This exercise calls for retyping every line below exactly, with the images omitted.

=== Information provided ===

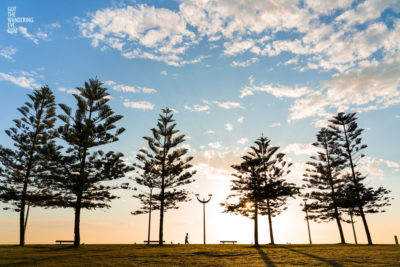 Fine Art Photography Print. Sunrise silhouettes of pine trees and man walking along Maroubra Beach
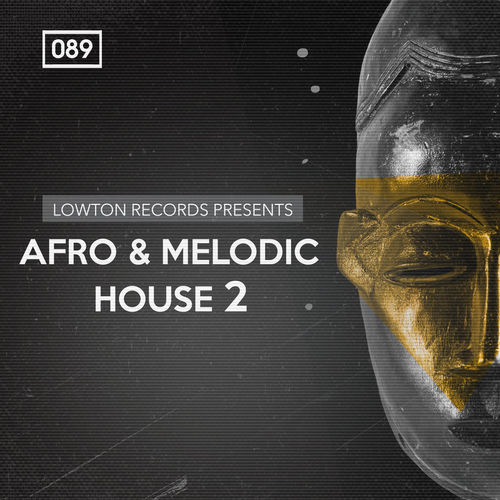 1536 rsz afro   melodic house 2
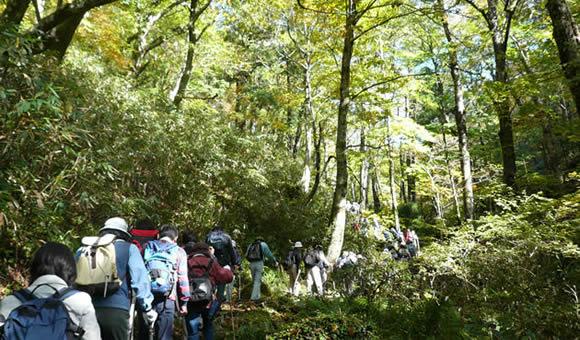 ブナ林の若杉原生林を歩く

===

-- Written answer --
 Fine Art Photography Print. Sunrise silhouettes of pine trees and man walking along Maroubra Beach
 1536 rsz afro   melodic house 2
 ブナ林の若杉原生林を歩く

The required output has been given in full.